═════ Data shown
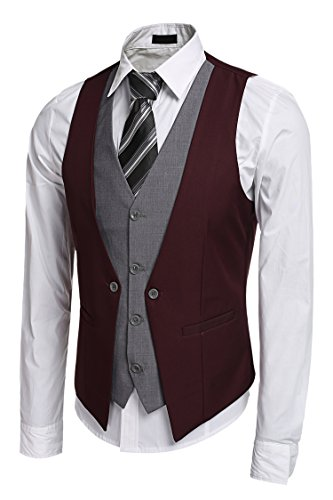 3296a0f9ada Gotchicon Mens Slim Fit Business Suit Dress Vest Layered Fashion Party  Wedding Vest
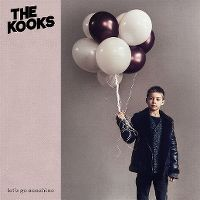 Cover The Kooks - Let's Go Sunshine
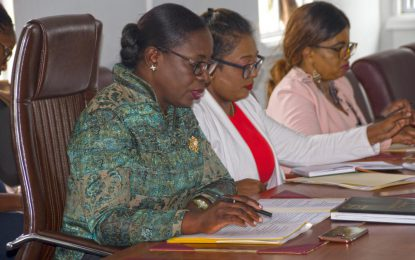 The Guyana Global Fund – Country Coordinating Mechanism (GF/CCM) – Two new representatives selected to sit on the Regional Coordinating Mechanism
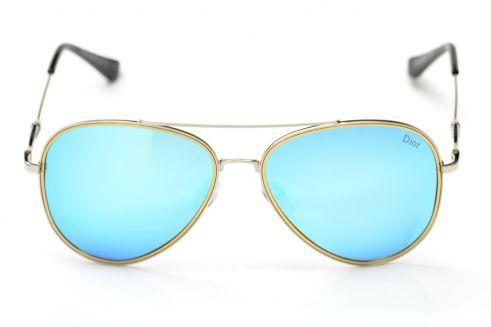 Женские очки Dior 4396blue-W
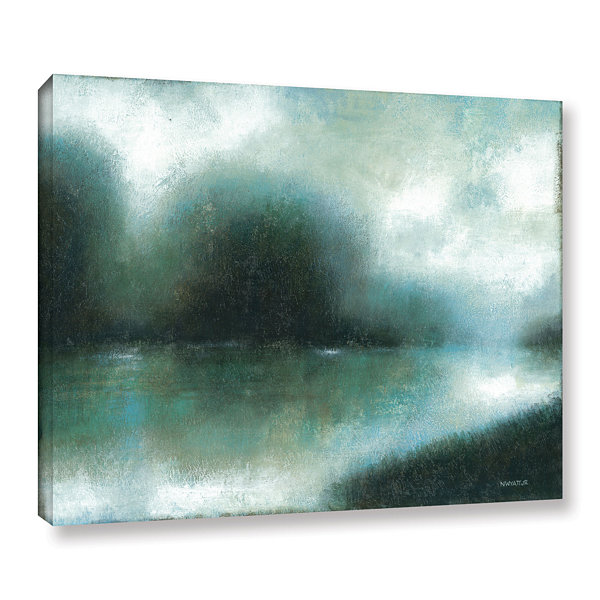 Brushstone Mist Of The Dawn Gallery Wrapped CanvasWall Art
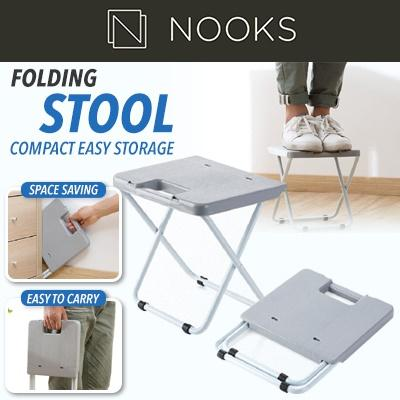 Folding Stool - Compact Easy Storage  Chair  Foldable  Kitchen Dining Outdoor Fishing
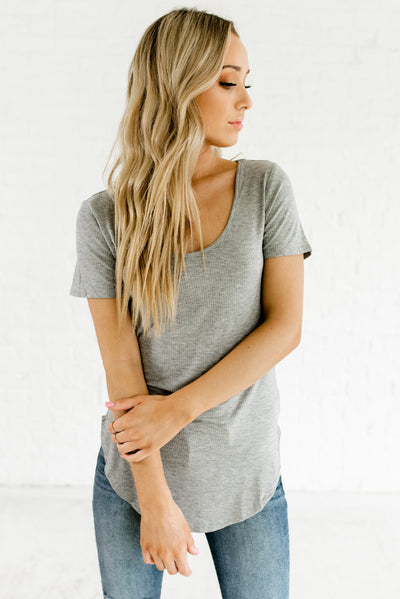 Heather Gray Cute and Affordable Online Boutique Tops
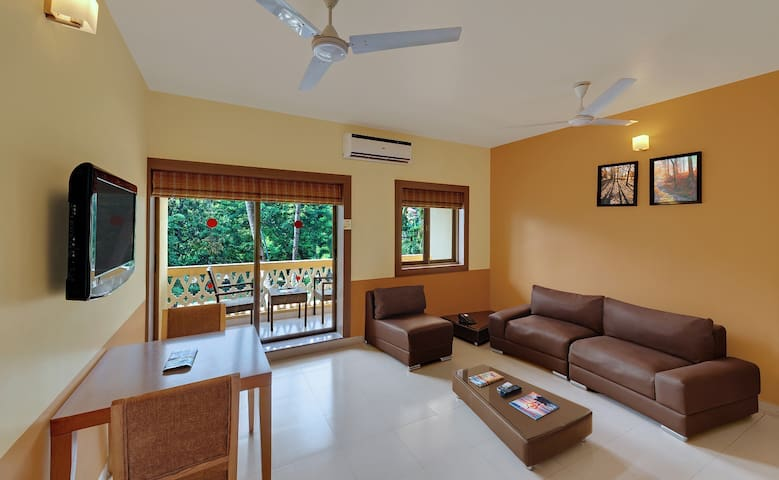 One Bedroom suite - North Goa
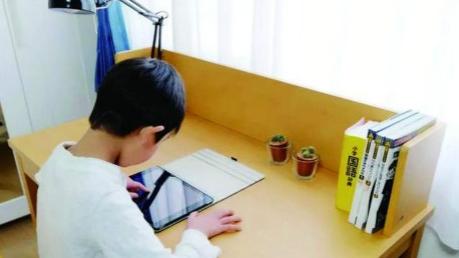 日本放大招鼓励生娃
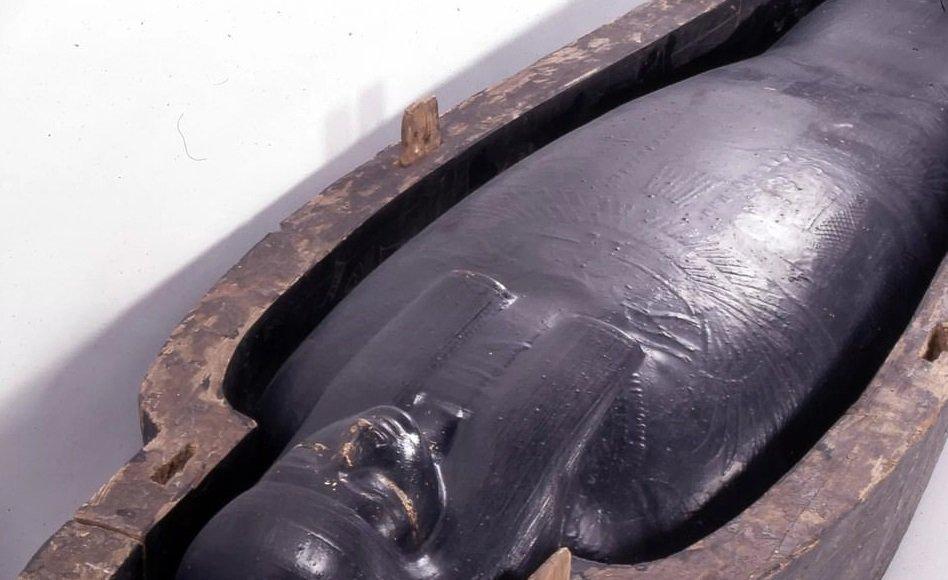 Химики раскрыли тайну черной слизи из Древнего Египта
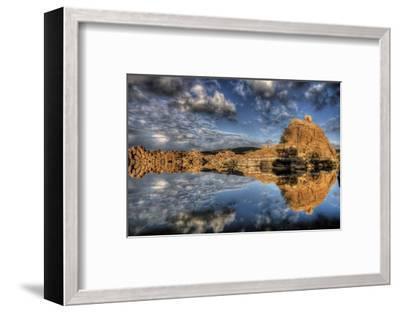 Sky vs. Sky-Bob Larson-Framed Art Print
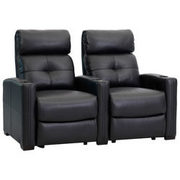Octane 2-Seat Bonded Leather Recliner Home Theatre Seating - $849.99 ($1149.00 off)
══════════
Could you retype exactly, and only, the lines running from the one with "Heather Gray Cute" to the last line of the listing, while leaving any pictures out?

_Answer for the task_:
 Heather Gray Cute and Affordable Online Boutique Tops
 One Bedroom suite - North Goa
 日本放大招鼓励生娃
 Химики раскрыли тайну черной слизи из Древнего Египта
 Sky vs. Sky-Bob Larson-Framed Art Print
Octane 2-Seat Bonded Leather Recliner Home Theatre Seating - $849.99 ($1149.00 off)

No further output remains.